Like the rest of our bodies, our brains change as we grow older. We become more forgetful; We have a more difficult time remembering what we had for dinner last night, or the name of the person we were introduced to last week. We used to remember appointments without writing them down, but now we have to keep an organizer.

The words on a page start getting fuzzy when we approach the age of 40, and we say “What?” more often as we ask people to repeat what they’ve said to us. Food we used to enjoy might start to smell or taste different.

It’s all a normal part of being human.

Did you know, though, that depression could have these same effects on us, no matter our age?

 

Cognitive Decline

“Cognitive” refers to the intellectual skills of our brains, such as memory, decision-making, judgment, attention, and reason. There are several areas of our brains that assist in cognition, and they are fueled and maintained by chemical messengers, called neurotransmitters, that travel with lightning speed along a path of trillions of nerve cells.

When we are depressed, the journey of the neurotransmitters from one nerve cell to the next is interrupted or slowed down, which has a profound effect on our thinking.

 

Executive Function

“Executive function” is your brain’s air traffic controller. It takes a jumble of thoughts and impulses and steers them in the appropriate directions, resulting in safe and productive outcomes. It allows you to plan, focus your attention, remember instructions, and juggle multiple tasks.

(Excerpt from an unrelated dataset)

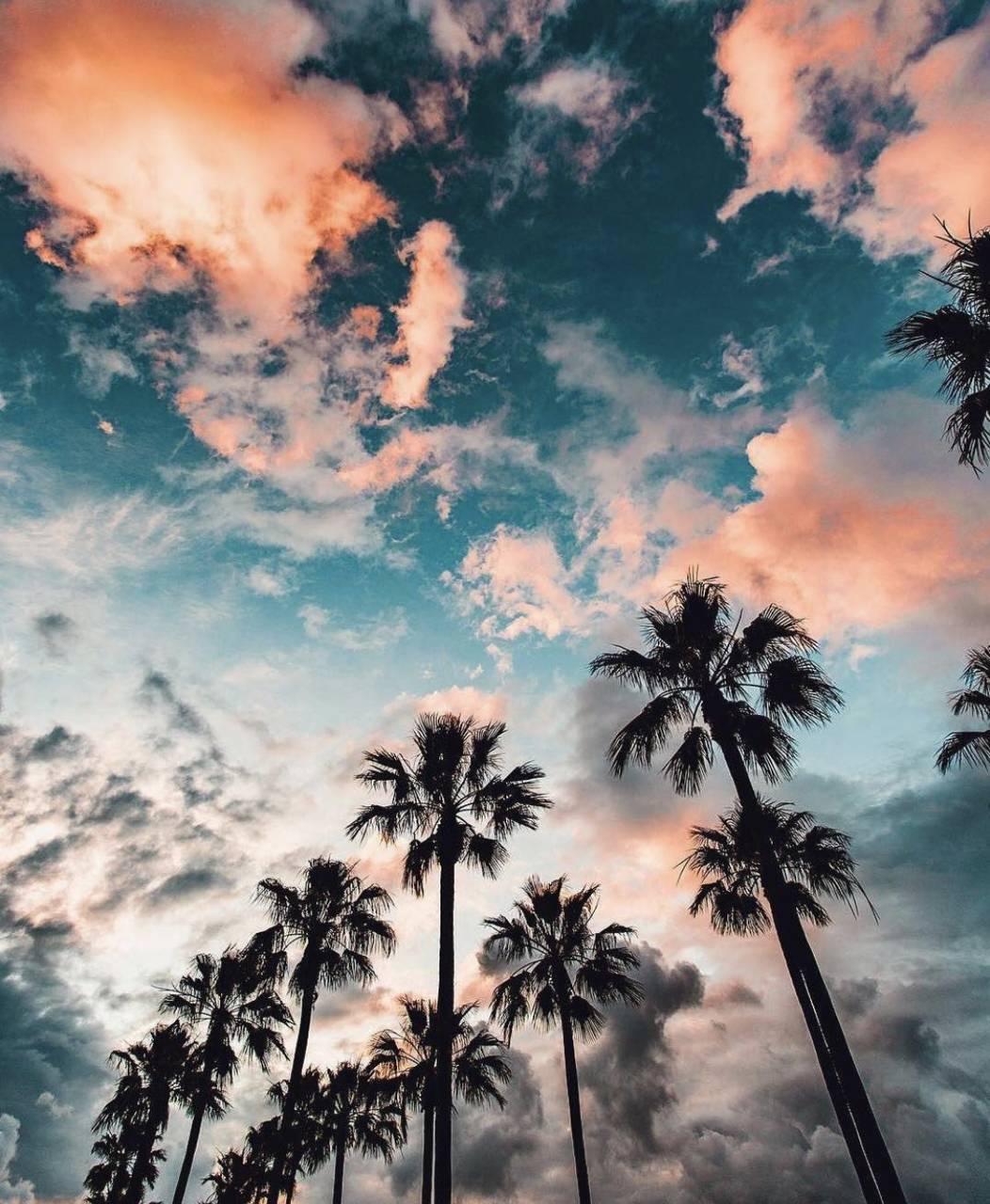 Plams and Skies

Executive function consists of three primary parts:
  • Working memory—allows you to process information, solve complex tasks, and understand deep ideas
  • Inhibitory control—allows you to concentrate, regulate your emotions, and control your behavior
  • Cognitive flexibility—allows you to adapt to new tasks quickly, and change your perspective. If you can’t adapt, you get stuck in old thought patterns, and people might think you stubborn and uncooperative.

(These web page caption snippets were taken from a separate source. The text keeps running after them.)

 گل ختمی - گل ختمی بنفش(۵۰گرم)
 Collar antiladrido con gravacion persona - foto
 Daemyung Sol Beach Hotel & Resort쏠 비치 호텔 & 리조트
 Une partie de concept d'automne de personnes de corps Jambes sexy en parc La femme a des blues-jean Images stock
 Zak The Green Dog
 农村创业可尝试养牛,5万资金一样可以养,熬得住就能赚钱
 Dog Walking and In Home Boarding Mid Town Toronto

Now let’s break these down.

 

Memory

If you’re suffering from depression you may have trouble remembering things—where you put your keys, the name of that person you were supposed to call, that really important dentist appointment that was—oops, last week… or someone takes the time to explain how to do something and you when you try it, you can’t remember a thing…

 

Attention

People with depression are more likely to experience problems with attention. You start a task, but just can’t concentrate enough to complete it. You get distracted easily and can’t focus. You just started a new book by your favorite author—and you’ve read the first page ten times but can’t recall a single word.

And then you lose patience and explode in anger or dissolve in tears.

 

Decision Making

Depression may render you unable to make even the smallest decisions. You can’t decide what to have for breakfast, what shoes to wear, or whether it would be better to run errands after work today or to wait until tomorrow. Such simple choices completely overwhelm you and you feel so paralyzed with indecision that you don’t make any choices at all.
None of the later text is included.